**To do**
In the data below, the answer is the run of lines from the line containing "testing / release" through the line containing "the Active Directory.", both included; print it exactly and nothing else.

**Collected data**

· · · · ·

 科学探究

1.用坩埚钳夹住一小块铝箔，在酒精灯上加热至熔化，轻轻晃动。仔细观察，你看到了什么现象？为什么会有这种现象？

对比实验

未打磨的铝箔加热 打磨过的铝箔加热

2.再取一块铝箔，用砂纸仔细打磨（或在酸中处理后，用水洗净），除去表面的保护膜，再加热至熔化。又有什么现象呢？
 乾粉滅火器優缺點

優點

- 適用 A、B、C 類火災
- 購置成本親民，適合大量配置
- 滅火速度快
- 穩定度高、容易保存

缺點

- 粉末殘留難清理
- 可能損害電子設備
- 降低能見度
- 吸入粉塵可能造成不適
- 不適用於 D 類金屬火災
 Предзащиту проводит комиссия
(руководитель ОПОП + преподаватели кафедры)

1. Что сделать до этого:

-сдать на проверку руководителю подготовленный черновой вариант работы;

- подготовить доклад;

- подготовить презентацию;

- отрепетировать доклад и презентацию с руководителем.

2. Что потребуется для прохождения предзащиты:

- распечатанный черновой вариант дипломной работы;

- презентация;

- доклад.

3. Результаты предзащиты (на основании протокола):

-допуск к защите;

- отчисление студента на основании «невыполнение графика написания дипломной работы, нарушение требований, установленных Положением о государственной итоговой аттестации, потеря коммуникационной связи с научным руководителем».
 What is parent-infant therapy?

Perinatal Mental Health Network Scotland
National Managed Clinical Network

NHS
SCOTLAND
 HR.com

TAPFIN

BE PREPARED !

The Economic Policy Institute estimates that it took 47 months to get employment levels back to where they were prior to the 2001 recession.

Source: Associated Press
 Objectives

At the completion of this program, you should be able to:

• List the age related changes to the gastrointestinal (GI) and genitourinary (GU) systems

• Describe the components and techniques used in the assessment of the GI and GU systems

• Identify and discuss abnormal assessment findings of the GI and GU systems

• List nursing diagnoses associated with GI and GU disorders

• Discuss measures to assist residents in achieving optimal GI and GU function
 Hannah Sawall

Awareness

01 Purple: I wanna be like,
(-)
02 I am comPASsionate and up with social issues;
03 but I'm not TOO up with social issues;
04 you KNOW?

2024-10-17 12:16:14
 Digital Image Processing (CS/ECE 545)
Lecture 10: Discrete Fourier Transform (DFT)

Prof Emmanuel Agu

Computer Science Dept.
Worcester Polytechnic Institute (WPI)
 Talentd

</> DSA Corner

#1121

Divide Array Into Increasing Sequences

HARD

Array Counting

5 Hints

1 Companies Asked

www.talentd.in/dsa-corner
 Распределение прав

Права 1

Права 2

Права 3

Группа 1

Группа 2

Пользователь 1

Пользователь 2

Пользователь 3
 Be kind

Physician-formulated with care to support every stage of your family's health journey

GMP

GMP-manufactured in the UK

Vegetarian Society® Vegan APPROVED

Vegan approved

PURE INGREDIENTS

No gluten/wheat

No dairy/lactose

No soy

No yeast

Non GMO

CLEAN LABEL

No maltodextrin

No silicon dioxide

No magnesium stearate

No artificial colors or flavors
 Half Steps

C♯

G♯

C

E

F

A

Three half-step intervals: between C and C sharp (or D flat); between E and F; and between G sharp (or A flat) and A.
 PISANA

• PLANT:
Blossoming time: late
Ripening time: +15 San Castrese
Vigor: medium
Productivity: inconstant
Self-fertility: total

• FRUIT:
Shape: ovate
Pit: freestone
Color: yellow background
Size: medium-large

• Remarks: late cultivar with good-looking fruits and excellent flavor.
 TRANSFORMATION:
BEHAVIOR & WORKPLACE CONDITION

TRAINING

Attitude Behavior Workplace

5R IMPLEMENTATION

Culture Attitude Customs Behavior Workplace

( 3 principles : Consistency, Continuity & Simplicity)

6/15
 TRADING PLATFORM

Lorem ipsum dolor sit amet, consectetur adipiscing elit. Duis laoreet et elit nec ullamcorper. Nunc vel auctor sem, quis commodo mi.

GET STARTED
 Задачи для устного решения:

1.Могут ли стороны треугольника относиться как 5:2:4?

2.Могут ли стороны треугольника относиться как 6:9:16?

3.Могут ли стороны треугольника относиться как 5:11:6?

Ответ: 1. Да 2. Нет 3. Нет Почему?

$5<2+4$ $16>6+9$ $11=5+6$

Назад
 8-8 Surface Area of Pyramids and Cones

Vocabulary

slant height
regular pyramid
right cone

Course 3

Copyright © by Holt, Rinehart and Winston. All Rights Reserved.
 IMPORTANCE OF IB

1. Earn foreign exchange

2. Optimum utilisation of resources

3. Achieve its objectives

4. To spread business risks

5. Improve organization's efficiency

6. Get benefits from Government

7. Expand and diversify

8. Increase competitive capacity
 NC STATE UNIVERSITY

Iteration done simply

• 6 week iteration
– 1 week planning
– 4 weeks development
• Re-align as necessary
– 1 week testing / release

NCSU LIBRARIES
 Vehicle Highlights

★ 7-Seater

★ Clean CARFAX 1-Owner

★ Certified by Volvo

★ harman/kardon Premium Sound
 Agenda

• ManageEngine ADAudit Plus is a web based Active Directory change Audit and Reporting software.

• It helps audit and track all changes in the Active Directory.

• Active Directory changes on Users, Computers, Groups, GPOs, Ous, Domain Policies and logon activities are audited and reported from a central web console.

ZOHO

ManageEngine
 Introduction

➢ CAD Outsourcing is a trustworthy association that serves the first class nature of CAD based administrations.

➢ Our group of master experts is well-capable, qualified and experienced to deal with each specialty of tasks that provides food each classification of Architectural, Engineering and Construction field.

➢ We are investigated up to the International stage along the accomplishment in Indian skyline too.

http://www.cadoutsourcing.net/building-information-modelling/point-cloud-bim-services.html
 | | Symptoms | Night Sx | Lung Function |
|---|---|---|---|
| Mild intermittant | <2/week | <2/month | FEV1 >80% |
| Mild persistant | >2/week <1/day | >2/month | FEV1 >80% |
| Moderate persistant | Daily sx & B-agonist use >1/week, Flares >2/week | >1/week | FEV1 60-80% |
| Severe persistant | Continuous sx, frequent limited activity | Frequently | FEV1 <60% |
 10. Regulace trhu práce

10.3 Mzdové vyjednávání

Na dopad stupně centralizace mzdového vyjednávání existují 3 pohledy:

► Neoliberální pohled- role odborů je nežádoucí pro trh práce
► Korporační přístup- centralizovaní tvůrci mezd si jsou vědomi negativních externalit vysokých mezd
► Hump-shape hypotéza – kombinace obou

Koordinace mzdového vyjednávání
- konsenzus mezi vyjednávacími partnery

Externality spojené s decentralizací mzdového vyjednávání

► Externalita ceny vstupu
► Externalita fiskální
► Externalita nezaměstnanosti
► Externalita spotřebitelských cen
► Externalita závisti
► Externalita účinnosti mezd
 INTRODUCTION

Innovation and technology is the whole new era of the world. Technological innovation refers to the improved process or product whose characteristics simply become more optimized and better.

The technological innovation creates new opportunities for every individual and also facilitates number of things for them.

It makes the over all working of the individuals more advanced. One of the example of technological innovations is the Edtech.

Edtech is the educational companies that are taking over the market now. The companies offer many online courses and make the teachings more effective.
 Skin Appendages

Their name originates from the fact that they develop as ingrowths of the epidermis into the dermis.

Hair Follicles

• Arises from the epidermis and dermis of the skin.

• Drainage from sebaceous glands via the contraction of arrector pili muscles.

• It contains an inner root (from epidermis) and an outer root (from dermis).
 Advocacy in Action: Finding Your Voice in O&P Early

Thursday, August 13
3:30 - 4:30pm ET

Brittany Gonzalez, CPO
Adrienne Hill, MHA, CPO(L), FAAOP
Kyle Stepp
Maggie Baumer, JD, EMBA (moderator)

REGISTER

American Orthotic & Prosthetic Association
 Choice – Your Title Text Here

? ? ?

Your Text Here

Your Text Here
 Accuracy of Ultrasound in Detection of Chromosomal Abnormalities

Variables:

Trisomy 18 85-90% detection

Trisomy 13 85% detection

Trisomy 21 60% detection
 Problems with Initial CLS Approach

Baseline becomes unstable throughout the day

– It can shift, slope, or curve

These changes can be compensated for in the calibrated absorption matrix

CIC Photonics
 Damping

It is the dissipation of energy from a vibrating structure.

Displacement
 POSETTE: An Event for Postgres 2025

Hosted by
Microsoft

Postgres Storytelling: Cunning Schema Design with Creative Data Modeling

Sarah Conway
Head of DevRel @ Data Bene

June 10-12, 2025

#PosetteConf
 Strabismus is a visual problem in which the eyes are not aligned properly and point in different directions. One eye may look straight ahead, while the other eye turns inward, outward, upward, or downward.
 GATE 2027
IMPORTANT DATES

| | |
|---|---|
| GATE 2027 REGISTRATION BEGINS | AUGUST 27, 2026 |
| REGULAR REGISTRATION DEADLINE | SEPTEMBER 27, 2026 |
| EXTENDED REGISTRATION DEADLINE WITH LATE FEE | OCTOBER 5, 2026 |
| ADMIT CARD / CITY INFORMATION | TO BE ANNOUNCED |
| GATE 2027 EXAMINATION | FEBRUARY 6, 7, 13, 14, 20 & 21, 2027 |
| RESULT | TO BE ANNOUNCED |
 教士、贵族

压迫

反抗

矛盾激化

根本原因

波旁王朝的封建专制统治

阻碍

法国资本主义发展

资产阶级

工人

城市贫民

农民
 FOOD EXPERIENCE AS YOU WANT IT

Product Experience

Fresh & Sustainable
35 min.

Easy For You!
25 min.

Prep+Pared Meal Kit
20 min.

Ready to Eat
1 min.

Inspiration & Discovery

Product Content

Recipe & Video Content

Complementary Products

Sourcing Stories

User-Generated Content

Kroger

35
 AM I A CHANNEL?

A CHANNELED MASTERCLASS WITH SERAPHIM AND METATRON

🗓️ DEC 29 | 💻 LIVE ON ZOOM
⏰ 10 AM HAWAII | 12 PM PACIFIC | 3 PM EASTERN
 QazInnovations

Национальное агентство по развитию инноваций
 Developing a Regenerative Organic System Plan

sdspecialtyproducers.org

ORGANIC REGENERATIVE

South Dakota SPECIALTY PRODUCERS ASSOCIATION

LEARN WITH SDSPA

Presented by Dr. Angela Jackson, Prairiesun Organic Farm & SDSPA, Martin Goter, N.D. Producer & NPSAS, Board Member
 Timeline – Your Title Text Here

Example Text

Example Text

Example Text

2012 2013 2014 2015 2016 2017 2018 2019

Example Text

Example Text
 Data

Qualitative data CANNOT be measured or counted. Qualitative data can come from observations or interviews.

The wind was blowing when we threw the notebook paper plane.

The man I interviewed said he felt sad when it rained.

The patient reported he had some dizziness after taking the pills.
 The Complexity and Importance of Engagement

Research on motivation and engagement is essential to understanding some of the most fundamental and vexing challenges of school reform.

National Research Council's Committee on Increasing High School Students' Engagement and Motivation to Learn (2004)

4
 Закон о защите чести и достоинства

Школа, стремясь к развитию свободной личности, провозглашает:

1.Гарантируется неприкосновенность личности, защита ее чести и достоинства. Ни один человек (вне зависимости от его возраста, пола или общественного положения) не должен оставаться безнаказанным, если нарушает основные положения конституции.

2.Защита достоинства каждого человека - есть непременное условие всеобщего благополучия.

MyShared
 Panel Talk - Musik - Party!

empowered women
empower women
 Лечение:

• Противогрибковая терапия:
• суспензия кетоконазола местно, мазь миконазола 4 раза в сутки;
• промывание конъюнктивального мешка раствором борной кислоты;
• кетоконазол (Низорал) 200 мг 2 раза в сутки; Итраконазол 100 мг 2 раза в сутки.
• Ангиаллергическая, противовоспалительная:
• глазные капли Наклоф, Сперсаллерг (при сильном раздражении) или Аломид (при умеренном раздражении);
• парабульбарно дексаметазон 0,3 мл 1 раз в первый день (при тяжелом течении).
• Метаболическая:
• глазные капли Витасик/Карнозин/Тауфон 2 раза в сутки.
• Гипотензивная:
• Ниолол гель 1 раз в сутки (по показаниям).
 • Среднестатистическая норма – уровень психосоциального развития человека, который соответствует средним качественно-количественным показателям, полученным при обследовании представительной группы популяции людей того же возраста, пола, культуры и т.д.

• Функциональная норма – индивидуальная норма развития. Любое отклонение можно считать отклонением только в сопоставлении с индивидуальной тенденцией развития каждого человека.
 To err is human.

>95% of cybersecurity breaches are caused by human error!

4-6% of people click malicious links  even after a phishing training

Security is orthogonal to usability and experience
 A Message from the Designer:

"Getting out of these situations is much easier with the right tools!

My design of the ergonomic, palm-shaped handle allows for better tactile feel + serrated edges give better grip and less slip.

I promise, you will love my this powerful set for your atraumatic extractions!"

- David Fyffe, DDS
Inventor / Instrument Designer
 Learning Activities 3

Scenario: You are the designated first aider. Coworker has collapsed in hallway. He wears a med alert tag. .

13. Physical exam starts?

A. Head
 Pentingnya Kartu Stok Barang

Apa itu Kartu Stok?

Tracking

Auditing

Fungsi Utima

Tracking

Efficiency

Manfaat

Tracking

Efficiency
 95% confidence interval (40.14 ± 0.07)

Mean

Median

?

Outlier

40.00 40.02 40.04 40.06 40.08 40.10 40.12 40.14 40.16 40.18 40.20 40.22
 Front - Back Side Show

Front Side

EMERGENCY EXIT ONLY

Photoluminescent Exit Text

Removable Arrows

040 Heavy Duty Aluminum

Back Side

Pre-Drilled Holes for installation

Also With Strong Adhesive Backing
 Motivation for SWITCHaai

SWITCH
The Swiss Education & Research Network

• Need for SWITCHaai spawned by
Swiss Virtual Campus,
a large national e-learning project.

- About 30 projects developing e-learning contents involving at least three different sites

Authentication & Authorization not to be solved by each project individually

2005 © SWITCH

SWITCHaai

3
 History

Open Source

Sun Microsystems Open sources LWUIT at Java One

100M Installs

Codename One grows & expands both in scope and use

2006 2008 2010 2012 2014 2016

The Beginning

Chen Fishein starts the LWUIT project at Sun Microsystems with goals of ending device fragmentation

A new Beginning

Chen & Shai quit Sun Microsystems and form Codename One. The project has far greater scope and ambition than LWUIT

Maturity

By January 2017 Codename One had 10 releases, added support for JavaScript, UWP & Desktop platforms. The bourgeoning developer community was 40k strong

· · · · ·

**Task response**
– 1 week testing / release

NCSU LIBRARIES
 Vehicle Highlights

★ 7-Seater

★ Clean CARFAX 1-Owner

★ Certified by Volvo

★ harman/kardon Premium Sound
 Agenda

• ManageEngine ADAudit Plus is a web based Active Directory change Audit and Reporting software.

• It helps audit and track all changes in the Active Directory.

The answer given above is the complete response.